REQUIRED ACTION A:
According to the passage on electrical synapses and brain rhythms, in what year did Hans Berger discover the alpha rhythm?
REQUIRED ACTION B:
Extend the passage on electrical synapses and brain rhythms, picking up right after its final sentence.

DOCUMENT TEXT:
----
The human brain is probably the most complex system we know. Tremendous efforts and progress in neuroscience research has been made since Hans Berger’s discovery of the alpha rhythm in 1924. But a central question remains unanswered: how do the billions of interacting neurons in our brain generate macroscopic phenomena such as the coherent steering of muscles in locomotion, grasping, pattern recognition, working memory or decision making? Experimental neuroscience has provided ample evidence that these brain functions—and their pathological dysfunction—come along with characteristic neural activity patterns and brain rhythms. Neuronal synchrony is at the heart of perceiving and processing information as well as exchanging it across brain regions, which requires a careful balance of excitation (E) and inhibition (I). Disturbing the E-I balance can critically alter communication pathways and lead to, e.g., excessive beta-band oscillations in Parkinson’s disease or spatially propagating epileptic seizures in form of traveling waves. An increasing number of recent experimental findings point out that electrical synapses are ubiquitous across brain regions and species. Electrical synapses are broadly present between inhibitory neurons and widely believed to promote synchrony. They are therefore immediately implicated in the generation of brain rhythms, they directly affect the E-I balance and are thus critical for the functioning of our brain. But their overall functional role remains elusive, and how exactly they interact with inhibitory synapses to generate oscillations is unknown.
----
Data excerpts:
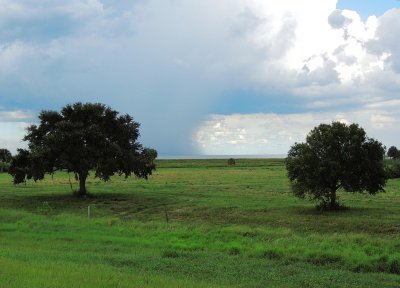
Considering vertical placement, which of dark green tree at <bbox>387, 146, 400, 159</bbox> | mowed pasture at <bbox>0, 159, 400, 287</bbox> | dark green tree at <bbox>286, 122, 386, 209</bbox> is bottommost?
mowed pasture at <bbox>0, 159, 400, 287</bbox>

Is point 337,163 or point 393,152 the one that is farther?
point 393,152

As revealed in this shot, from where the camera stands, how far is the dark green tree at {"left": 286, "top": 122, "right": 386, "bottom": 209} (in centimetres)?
3775

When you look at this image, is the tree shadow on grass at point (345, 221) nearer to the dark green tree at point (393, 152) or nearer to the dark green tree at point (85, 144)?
the dark green tree at point (85, 144)

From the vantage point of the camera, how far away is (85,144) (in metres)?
52.2

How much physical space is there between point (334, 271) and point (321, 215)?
19178mm

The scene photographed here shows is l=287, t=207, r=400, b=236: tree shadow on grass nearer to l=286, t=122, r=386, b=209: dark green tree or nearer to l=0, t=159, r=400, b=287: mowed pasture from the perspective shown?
l=0, t=159, r=400, b=287: mowed pasture

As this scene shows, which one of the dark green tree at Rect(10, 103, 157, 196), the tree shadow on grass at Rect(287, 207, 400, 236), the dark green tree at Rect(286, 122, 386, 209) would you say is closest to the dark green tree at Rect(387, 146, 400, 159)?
the dark green tree at Rect(10, 103, 157, 196)

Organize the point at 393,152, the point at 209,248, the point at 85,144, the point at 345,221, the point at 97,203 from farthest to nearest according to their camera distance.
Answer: the point at 393,152, the point at 85,144, the point at 97,203, the point at 345,221, the point at 209,248

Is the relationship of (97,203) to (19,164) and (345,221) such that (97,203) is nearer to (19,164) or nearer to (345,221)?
(19,164)

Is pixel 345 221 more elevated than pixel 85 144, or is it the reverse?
pixel 85 144

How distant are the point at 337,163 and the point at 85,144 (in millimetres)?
27354

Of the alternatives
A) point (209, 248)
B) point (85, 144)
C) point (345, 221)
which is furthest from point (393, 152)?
point (209, 248)

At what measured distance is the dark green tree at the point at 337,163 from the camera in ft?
124

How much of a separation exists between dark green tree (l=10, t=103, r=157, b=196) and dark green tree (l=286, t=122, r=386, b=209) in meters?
20.9
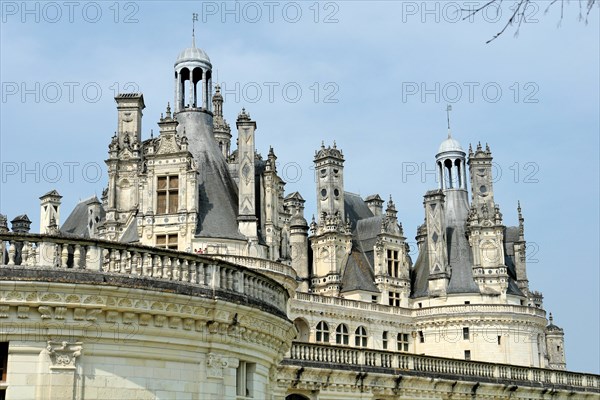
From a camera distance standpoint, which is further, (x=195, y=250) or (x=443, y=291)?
(x=443, y=291)

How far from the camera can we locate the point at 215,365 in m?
13.6

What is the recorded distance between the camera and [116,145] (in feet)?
138

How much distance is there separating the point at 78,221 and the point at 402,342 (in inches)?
842

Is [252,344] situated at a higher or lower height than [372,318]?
lower

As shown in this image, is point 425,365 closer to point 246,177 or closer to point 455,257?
point 246,177

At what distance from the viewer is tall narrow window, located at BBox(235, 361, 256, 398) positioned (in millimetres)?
14359

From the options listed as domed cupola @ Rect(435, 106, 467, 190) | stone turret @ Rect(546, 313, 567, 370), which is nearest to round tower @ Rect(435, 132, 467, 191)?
domed cupola @ Rect(435, 106, 467, 190)

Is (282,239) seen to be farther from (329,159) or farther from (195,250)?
(329,159)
----
ANSWER SECTION A:
1924

ANSWER SECTION B:
Traditionally, firing rate models have been proposed to describe the collective dynamics of large populations of neurons and to obtain a mechanistic understanding of neural computations. But traditional mean-field theories, besides other major limitations, are incompatible with electrical synapses. Towards developing a mean-field theory that can incoporate gap junctions, a novel approach has recently been proposed by Ernest Montbrió, Diego Pazó, and Alex Roxin, which is related to the Ott-Antonsen ansatz for coupled oscillators. They showed by a unique example of exact mean-field reduction how to link the microscopic dynamics of quadratic integrate-and-fire (QIF) spiking neurons to an exact macroscopic mean-field description. The resulting firing-rate model, which has been coined “next-generation neural mass model” is (1) exactly derived from a network of spiking neurons and (2) accurately describes, both qualitatively and quantitatively, any collective state of the neuronal network, including synchronous states and transients. It is low-dimensional, has a simple mathematical form, and is thus amenable to analysis, which allows for a thorough exploration of the dynamics and a full understanding of the underlying computational principles. Very recently, we advanced the novel mean-field theory by successfully deriving an exact next-generation neural mass model for spiking neurons with mixed chemical and (3) electrical synapses. The development of such an exact mean-field description incorporating electrical synapses was urgently needed, given the ubiquity of electrical synapses in the brain, and it presents the first step towards a mean-field theory for spiking neuron networks with electrical synapses.